ワッペンを探さなかったら、タケヤが夕方、わざわざ僕の部屋に来た。
「フジノ、ワッペン」
タケヤは、なんか変だった。
「ああ。探してみるから」
「つっか、お前の部屋入っていい?」
訊きながら僕の返事も待たず、入ってきた。強行姿勢に、少し不快だった。
「ワッペンくらい、どーだっていいだろ」
僕が言うとタケヤはうなずく。
「ああ。ワッペンくらいどーだっていい」
あっさり、ワッペン目的で来たのではないと認めた。
「じゃ、どうしたの?」
「お前、キサラギとどーなってんの?」
タケヤの問いに、言葉に詰まる。
「カキタが、俺んとこに相談に来た。フジノがキサラギの部屋から出てきたって」
冗談ばかり言っているタケヤのくせに、やけに真剣な顔だ。
「……こないだ、キサラギに食事持って行ったときから、キサラギの話を聞いてるんだ」
素直に言う気はなかった。適当にごまかす。
「……服、脱いでか?」
タケヤの問いに息が詰まる。

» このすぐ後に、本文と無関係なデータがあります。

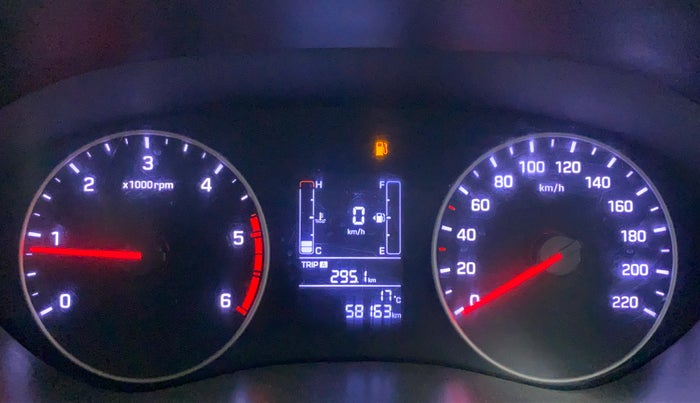 2018 Hyundai Elite i20 Magna Executive Diesel, Diesel, Manual, 58,262 km, Odometer Image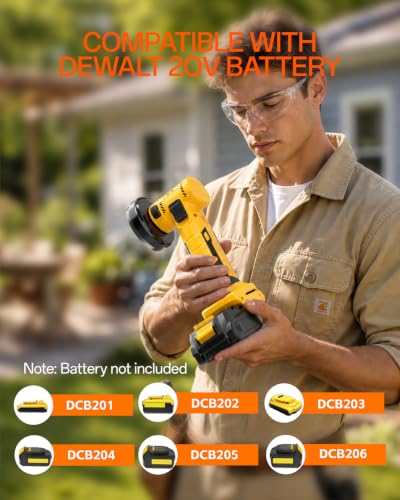 3" Mini Circular Saw Compatible With Dewalt 20V Battery(NO Battery)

完全にバレてるな……。
「こんな聞き方、卑怯とは思うが、カキタの話じゃ、お前、キサラギの部屋から出てきたとき、シャツのボタン止めてなかったそうだな?」
タケヤの言葉に、僕は黙っていた。どんなことを言っても否定できないと分かった。……だって、事実だからだ。
「まぁ、言いたくなけりゃ、言わなくていい……カキタも口止めした。他に言わないと思う」
タケヤは苦笑する。
「余計なお世話かもしれんけど、気になってなぁ。サイインも死んですぐだし」
「サイインは関係ない!」
つい、声を荒げた。タケヤはニヤリと笑った。……仮説の確証をつかんだようだった。
「まぁ、なにがどうだって言う気はない。でも、ここは閉鎖空間だから、ちったぁ世間体気にしろよ」
タケヤの言葉に僕は返事ができなかった。……タケヤは、全部見抜いているようだった。僕なんかより、ずっと人間関係に器用ないいやつだ……わざわざ僕に忠告に来てくれたのだろう。余計なお世話だと思うと同時に、ありがたかった。

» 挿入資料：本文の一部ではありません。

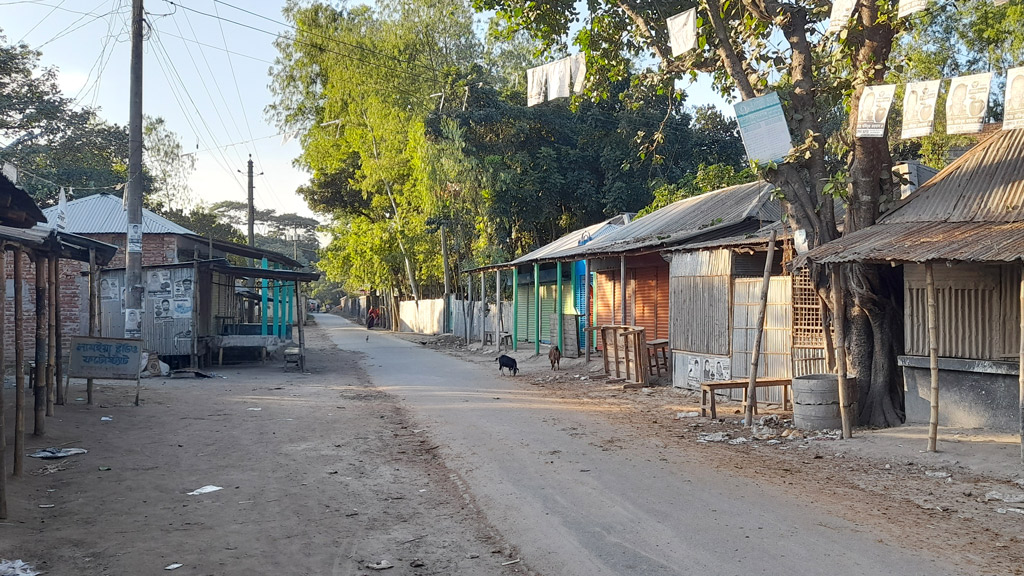 নির্বাচনী সহিংসতার পর পুরুষশূন্য ১০ পাড়া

「じゃ、ワッペンの紛失届取りに行って、再発行手続きしてくるわ」
タケヤは部屋を去ろうとする。
「タケヤ」
思わず呼び止めた。
「なんだ?」
「僕は、どうしたらいいんだと思う?」
僕が言うとタケヤは笑う。
「知るか。そもそも、どーなってんのか知らねぇし」
僕はタケヤにイスを示した。タケヤは座る。僕は自分のベッドに腰掛けた。
「絶対、誰にも言うなよ」
僕は念押しする。
「ああ。遺書にも書かねぇぜ」
タケヤは冗談でうなずいた。ここで遺書なんて書いてるやつなんていない。規定では家族に遺書を残せることになっているが、縁起が悪いからだ。遺書を書くやつなんかと一緒に出撃したくない。戦いは、生きて戻ってナンボだ。
「キサラギと……」
いざ、話そうとすると、言葉に詰まる。この施設では、この手の会話は皆無だ。なんたって、ここのやつらには性欲がない。
「あー……なるようになったんだろ?」
タケヤが目をそらしながら言う。
僕は赤面してうなずいた。
「本当は、僕はサイインの代わりなんじゃないかと思う」
吐き出すように言った。
「そりゃ……また……気の毒に」
タケヤが困った顔をした。
「代わりなら、代わりでいいんだ」
僕が言うと、タケヤは驚いた。
「いいのかよ……」
僕はうなずいた。僕とキサラギは言葉もなくはじまった関係だ。
「どんな理由でも、しがみつかれたら、僕はもうキサラギを拒めないよ」
僕は笑った。それは事実だった。キサラギの熱を、柔らかさを知ってしまっている。依存症になりそうなほど甘美なのだ。
「でも、それじゃ、いけない気もしてる」
僕は心の底に溜まっていた本音を吐く。欲望だけに支えられたアンバランスさを感じているのも、また事実だった。
「あー」
タケヤは、本当に困った顔をしていた。
「……ごめん。俺には分からない。そもそも、俺だったら、代わりの時点で無理だし。本当ごめん」
謝られた。
「……そうだね」
僕はうなずいた。以前の僕ならタケヤと同じで、誰かの代わりなんて無理だったと思う。
つづく。
男子寮でこーゆーシーンは外せません!キリッ!タケヤとカキタは『お前らもー付き合っちゃえよ』な仲良しさんであって欲しいです。無駄に並べて書かれてて欲しいです。